Sous la direction de Jacques-Olivier Boudon, président de l’Institut Napoléon et en partenariat avec les Revues Napoléon Ier et Napoléon III .

Avant même la proclamation de l’Empire, en 1804, Napoléon Bonaparte s’entoure d’une cour qui joue un rôle essentiel dans la transformation monarchique du régime et contribue ensuite à l’enraciner dans le pays mais aussi au regard de l’Europe. S’inspirant du modèle de son oncle, Napoléon III en usera de même en redonnant tout son lustre à la cour qu’il installe à partir de 1852.
Au-delà des fastes et des fêtes que ces deux cours impériales ont engendrés, il s’agira de comprendre son fonctionnement, les institutions qui la régissent, les hommes et les femmes qui l’animent, les lieux où elle se déploie, car si le château des Tuileries est le centre de la cour impériale, celle-ci se déplace aussi à l’extérieur de Paris.
Enfin une interrogation particulière sera portée au rôle politique, voire diplomatique, que joue la Cour sous le Premier et le Second Empire. Cette approche croisée vise à reconsidérer le poids des cours monarchiques dans la France du XIXe siècle.

9h - Accueil du public

9h30 - La cour consulaire
Par Charles-Eloi Vial , docteur en histoire, conservateur à la Bibliothèque nationale de France (département des Manuscrits), spécialiste de l’histoire curiale, auteur de « Journal intime de l’impératrice Marie-Louise » (éditions Vendémiaire – 2015).
En préparation, une histoire de la Cour en France de 1789 à 1870 (parution janvier 2016 - Perrin)
.

Né sujet du roi Louis XV, Napoléon n’avait de Versailles et de ses fastes qu’une image lointaine. La cour qu’il rassembla autour de lui après le 18 brumaire fut avant tout une initiative personnelle, plus qu’un symbole de résurrection monarchique. Née pour accompagner le renforcement de l’autorité de Bonaparte, modelée selon ses besoins et adaptée à la pratique de son pouvoir, la cour consulaire ne devait, au départ, absolument rien à la tradition royale. Ce n’est que progressivement que les banquets, parades et réjouissances publiques, qui évoquaient plutôt la période révolutionnaire, furent remplacés par des événements plus monarchiques, comme la messe dominicale, les audiences diplomatiques et les cercles dans les grands salons des Tuileries. De nombreux témoignages montrent pourtant l’extraordinaire rayonnement de la cour consulaire en Europe. Symbole de la réussite d’un seul homme, ce n’est qu’après 1804 qu’elle fut réformée et que les anciens usages furent adaptés au profit du nouvel empereur. Avant de parvenir à rivaliser avec le faste des Bourbons et des autres cours d’Europe, Napoléon dut passer par de longues années d’apprentissage du pouvoir… et de ses apparences.

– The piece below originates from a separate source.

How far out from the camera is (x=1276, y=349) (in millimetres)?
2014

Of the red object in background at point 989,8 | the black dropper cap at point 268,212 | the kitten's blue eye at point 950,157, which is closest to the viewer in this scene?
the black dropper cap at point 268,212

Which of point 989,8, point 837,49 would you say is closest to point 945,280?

10h - La cour impériale, espace politique ou espace social
Par Natalie Petiteau , professeur d’histoire contemporaine à l’Université d’Avignon, auteure de plusieurs livres sur l’Empire et sur l’ombre portée de l’Empire au XIXe siècle, elle a signé récemment Napoléon Bonaparte. La nation incarnée, chez Armand Colin.

La cour impériale fait-elle ou non revivre des mécanismes curiaux de l’Ancien Régime ? Est-elle un instrument politique entre les mains de l’empereur comme elle l’avait été entre les mains des Bourbons ? Est-elle un espace social dont les fonctionnements reprendraient les pratiques anciennes ou bien y a-t-il avec l’Empire invention de nouveaux types de relations entre les membres de la cour dont il faut du reste se demander s’ils sont ou non des courtisans. Autant de questions essentielles pour comprendre le sens du faste et des honneurs mis en oeuvre de 1800 à 1815 dans les palais napoléoniens.

10h30 - La Maison de l’empereur Napoléon 1er
Par Pierre Branda . Après une carrière dans l’entreprise, il s’est notamment intéressé aux aspects financiers du Consulat et du Premier Empire. Il a publié une dizaine de livres sur la période napoléonienne.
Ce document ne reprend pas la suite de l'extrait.